2. Equipe: a nova aproximação
A conversa informal no café, a troca de ideias com o colega ao lado, a discussão pós-reunião que continua na hora do almoço, a radiopeão… Tudo isso deixou de existir para quem está em home office, para prejuízo dos negócios e do bem-estar dos empregados. Afinal, a convivência social engaja áreas do cérebro responsáveis pela linguagem e pela comunicação, e estimula emoções e competências como resolução de conflitos e tomadas de decisão. “As interações espontâneas são oportunidades de troca, formação de novos vínculos e colaboração. Sem elas, perde-se espaço para criatividade e inovação”, diz a neurocientista Thaís.
De acordo com a pesquisa já citada da Microsoft, a desconexão com o time foi considerada o segundo fator mais estressante do trabalho remoto – atrás apenas do medo de contrair a covid-19, no caso dos brasileiros entrevistados. Faz sentido. A privação de contato social altera os níveis de serotonina e dopamina no organismo, substâncias que entregam sensação de bem-estar e motivação.
Há, ainda, os obstáculos que podem impedir uma boa comunicação quando ela se dá exclusivamente via ferramentas digitais – pense em mal-entendidos, mensagens truncadas e potenciais conflitos em conversas por mensagem de texto, por exemplo -, fazendo o cérebro se esforçar mais para compreender e até refazer tarefas.
Como resolver
• Avalie a possibilidade de um regime híbrido de trabalho
Quando a volta for possível, desenhe um esquema que intercale o isolamento do home office com alguns dias no escritório físico e na companhia de colegas.
• Estimule atividades em equipe
Elas ajudam a aprofundar as relações, reforçar o trabalho de time e aumentar o engajamento. Momentos de descontração à distância, como happy hours, festas, jogos e competições virtuais, podem ser encorajados.
• Preste atenção em funcionários que vivem sozinhos
Essas pessoas e as que exercem funções que não envolviam muita comunicação podem se sentir mais isoladas no home office. Por isso, a troca com os gestores deve ser direta e frequente.
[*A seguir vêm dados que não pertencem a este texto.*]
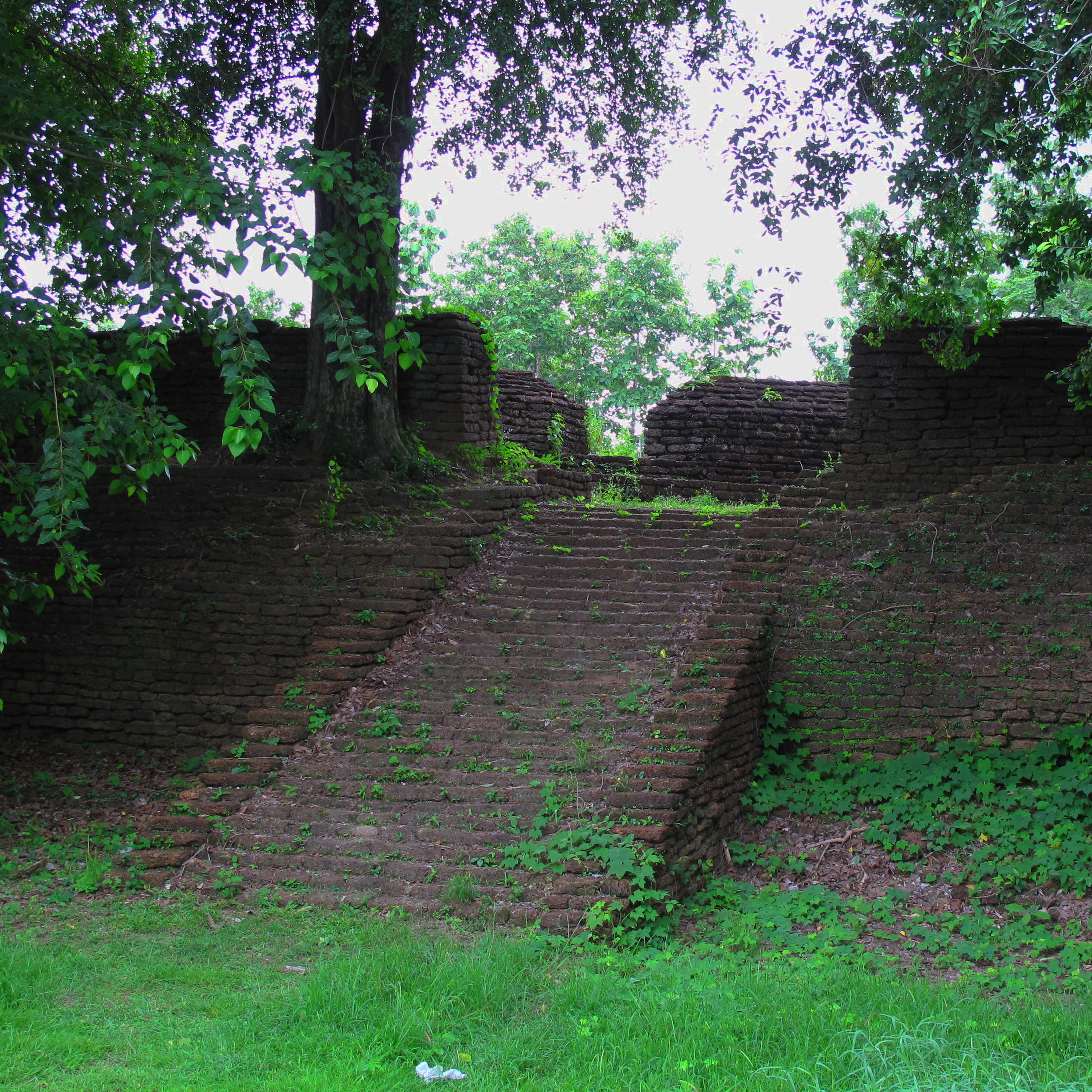 A ramp up to one of the bastions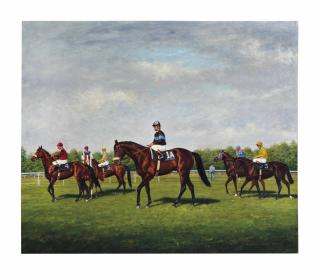 Richard Stone Reeves - Approaching the Start, Arlington, Million, 1981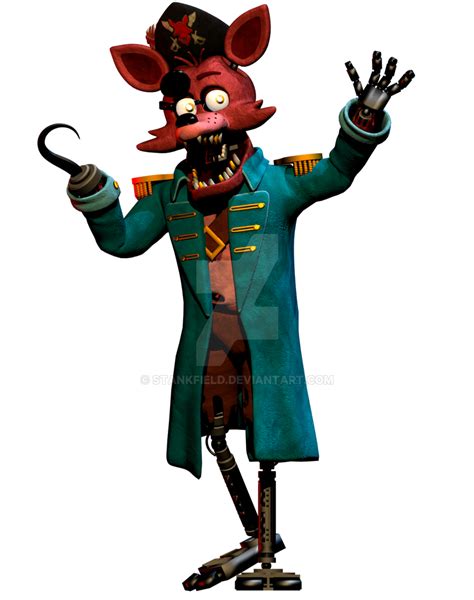 Remastered Captain Foxy by Stankfield on DeviantArt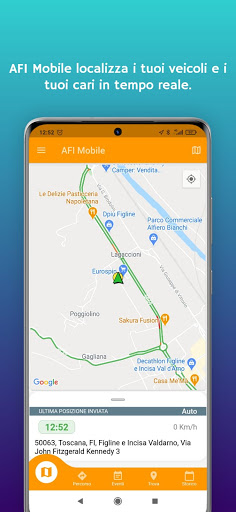 Android application AFI Mobile screenshort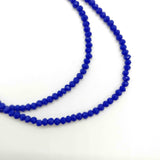 Perles en verre colorées - Plusieurs coloris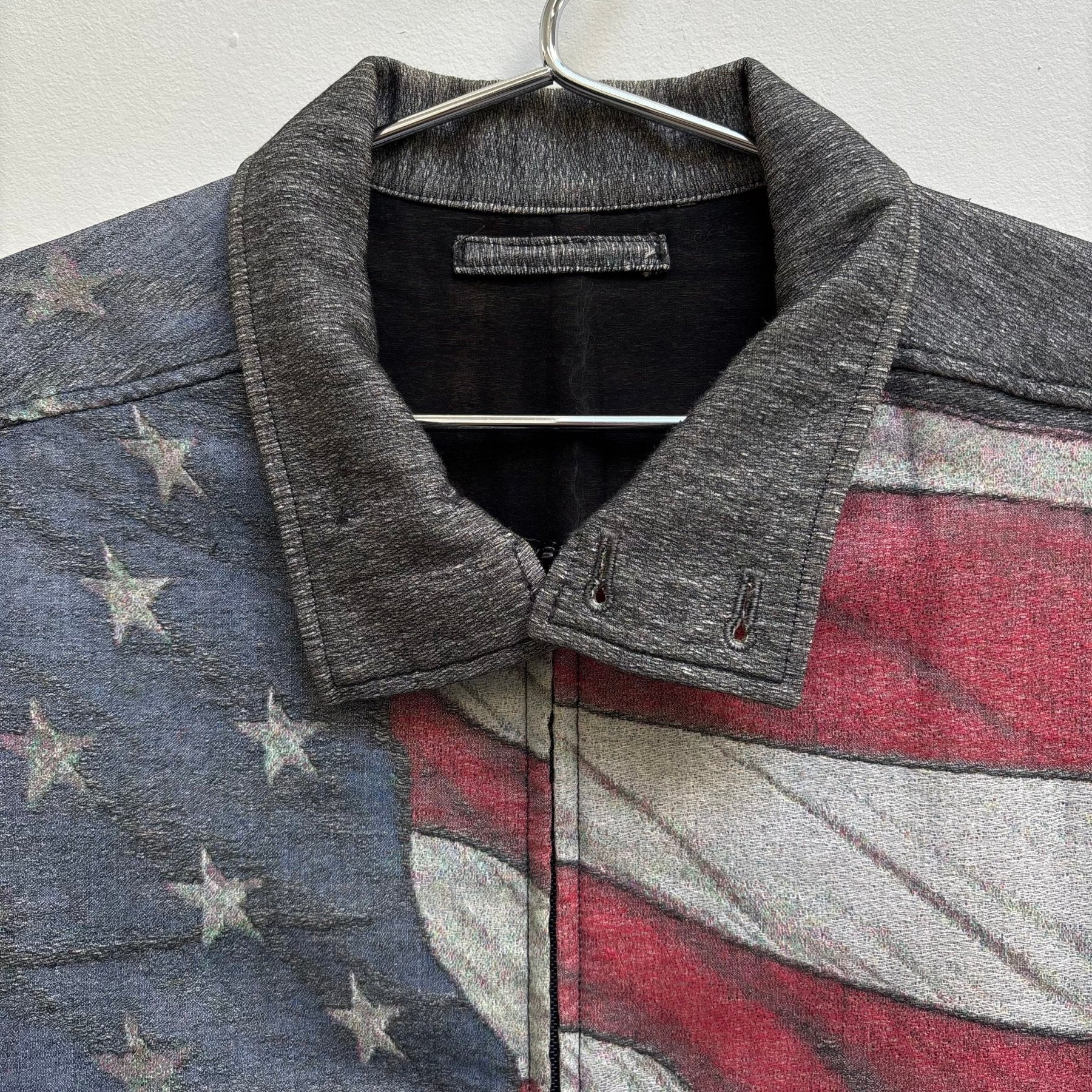 00s Mihara Yasuhiro American Flag Jacket - Image 4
3. Pausas: não podem faltar
No escritório físico, os momentos informais de socialização também representam pausas necessárias para que o cérebro se autorregule entre tarefas e reuniões e continue funcionando com eficiência. São fundamentais, por exemplo, para normalizar a dinâmica do neurotransmissor acetilcolina, que atua no hipocampo, nos processos de atenção e memória, e também no córtex cerebral, responsável por funções como reflexão e resolução de problemas.
Muitos trabalhadores, no entanto, relatam que vêm emendando uma reunião virtual na outra, quando não entram em duas salas ao mesmo tempo e fazem o que podem para ninguém perceber. Quando veem, estão há horas diante da tela, sem levantar nem para beber água ou ir ao banheiro. Além de perderem capacidade de concentração, no final do dia sentem-se exaustos. “É mais fácil passar dez horas seguidas trabalhando no escritório porque o ambiente induz a fazer paradas frequentes. Em casa, é impossível se manter concentrado na tela por tantas horas seguidas”, afirma Thaís, da consultoria Nêmesis Neurociência Organizacional.
Como resolver
• Adote e estimule uma agenda de reuniões consciente
Esse calendário deve respeitar horários de início e fim das sessões, prevendo intervalos de pelo menos meia hora entre os encontros e obedecendo momentos críticos, como almoço e, se for o caso, jantar.
• Incentive a organização de uma rotina equilibrada
Isso significa a possibilidade de conciliar o trabalho com atividades prazerosas e sem relação com o emprego, como movimentar o corpo. Exercícios físicos liberam endorfinas e outras substâncias que aliviam o estresse e contribuem para a eficiência cerebral.